Dans leur assignation soutenue oralement à l’audience du 5 mars 2026, Madame [X] [D] et Madame [Z] [J] prise en la personne de ses représentants légaux, Madame [X] [D] et Monsieur [I] [J] demandent au juge des référés de :
— condamner la Société PRISMA MEDIA à verser à Madame [X] [D], à titre provisionnel, la somme de 10.000 € de dommages et intérêts en réparation de l’atteinte portée à son droit à l’image,
— condamner la Société PRISMA MEDIA à verser à Madame [X] [D], à titre provisionnel, la somme de 10.000 € de dommages et intérêts en réparation de l’atteinte portée à sa vie privée,
— condamner la Société PRISMA MEDIA à verser à Madame [X] [D] et Monsieur [I] [J], en leur qualité de représentants légaux de Mademoiselle [Z] [J], à titre provisionnel, la somme de 5.000 € de dommages et intérêts en réparation de l’atteinte portée au droit à l’image de cette dernière,
— condamner la Société PRISMA MEDIA à verser à Madame [X] [D] et Monsieur [I] [J], en leur qualité de représentants légaux de Mademoiselle [Z] [J], à titre provisionnel, la somme de 5.000 € de dommages et intérêts en réparation de l’atteinte portée à la vie privée de cette dernière,
— condamner la Société PRISMA MEDIA à publier, à ses frais, en couverture du prochain numéro de VOICI, suivant la signification de l’ordonnance à intervenir et ce sous astreinte de 5.000 euros par numéro de retard, le communiqué suivant :
« VOICI CONDAMNÉ A LA DEMANDE DE MADAME [X] [D] »
« Par Ordonnance de référé rendue le »le Président du Tribunal Judiciaire de Nanterre a condamné la Société PRISMA MEDIA pour avoir violé la vie privée et le droit à l’image de Madame [X] [D] dans les magazines VOICI n°1970 en date du 5 septembre 2025»
— ordonner la publication dudit communiqué en page de couverture du magazine VOICI, en dehors de toute publicité et sans mention ajoutée de quelque nature que ce soit, autre que celle relative à un appel éventuel, dans un encadré de 22 cm de largueur et de 10 cm de hauteur, en caractères majuscules et gras de couleur noire sur fond blanc recouvrant l’intégralité de l’espace, sous le titre « VOICI CONDAMNÉ A LA DEMANDE DE MADAME [X] [D] » inscrit en caractères gras majuscules de 3 cm de hauteur de couleur rouge.

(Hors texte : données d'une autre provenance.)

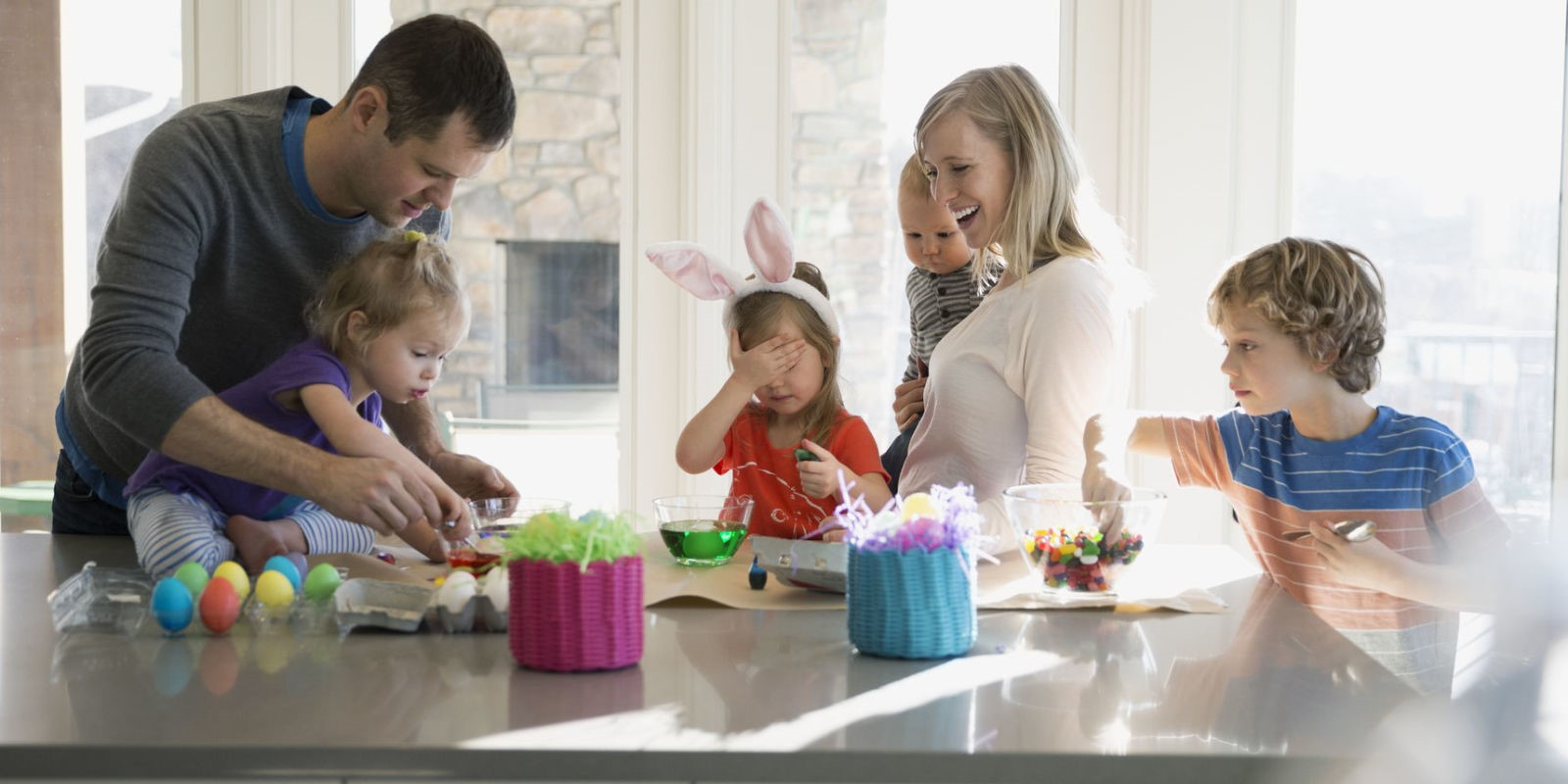 landscape-1492200950-family-colouring-easter-eggs-in-kitchen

— condamner la Société PRISMA MEDIA à verser à Madame [X] [D] et à Mademoiselle [Z] [J], représentée par Madame [X] [D] et Monsieur [I] [J], la somme de 5.000 € chacune au titre de l’article 700 du Code de procédure civile,
— condamner la Société PRISMA MEDIA aux entiers dépens de l’instance.
Mme [D] et sa fille exposent que la publication d’une série de photographies prises à leur insu au téléobjectif les représentant dans un moment personnel porte atteinte à leur droit à l’image sans être justifiée par un quelconque fait d’actualité ou débat d’intérêt général et ce quand bien même elles se trouvaient dans un lieu public ; que la publication de deux photographies détournées de leur contexte représentant Mme [X] [D] aux côtés de M. [I] [J] lors d’un match de boxe ou la représentant seule sur un cheval renforce l’atteinte portée à l’image de cette dernière.
Elles ajoutent que les clichés précités portent également atteinte à leur vie privée dès lors qu’ils révèlent par eux-mêmes des informations intimes et personnelles, atteinte qui résulte également de l’article qui spécule sur les sentiments intimes des demanderesses, relate un moment de loisir qu’elles ont passé ensemble, insistant lourdement sur des éléments relevant de l’intimité familiale et révélant le lieu et la période de vacances des intéressées.
Elles soulignent par ailleurs l’importance de leurs préjudices eu égard à la surface de l’article en cause, l’importance du lectorat du magazine, la captation de photographies volées représentant Mme [D] et sa fille, qui ont été photographiées pendant plusieurs heures, lors de moments privés et ce alors que Madame [X] [D] attache une importance particulière à préserver sa vie privée et celle de sa famille notamment après avoir mal vécu la médiatisation de sa grossesse.
Dans ses écritures soutenues oralement à l’audience du 5 mars 2026, la société Prisma Media demande au tribunal de :
— débouter Madame [X] [D] des demandes qu’elle forme, tant en son nom personnel, qu’aux côtés de Monsieur [I] [J], au nom de leur fille mineure [Z] [J].
À titre subsidiaire,
— ne leur allouer d’autre réparation que de principe.
— débouter Madame [X] [D] de ses demandes de publications judiciaires.
— la condamner aux entiers dépens.
S’agissant de Madame [X] [D], la société éditrice oppose que l’article aborde des faits notoires de sa vie professionnelle ; que son couple avec M. [J] et l’existence de sa fille sont également de notoriété publique ; que les photographies en cause représentent de l’intéressée une image en parfaite adéquation avec le propos non fautif de l’article ; qu’aucune pièce concrète ne vient rendre compte de son préjudice prétendument étendu.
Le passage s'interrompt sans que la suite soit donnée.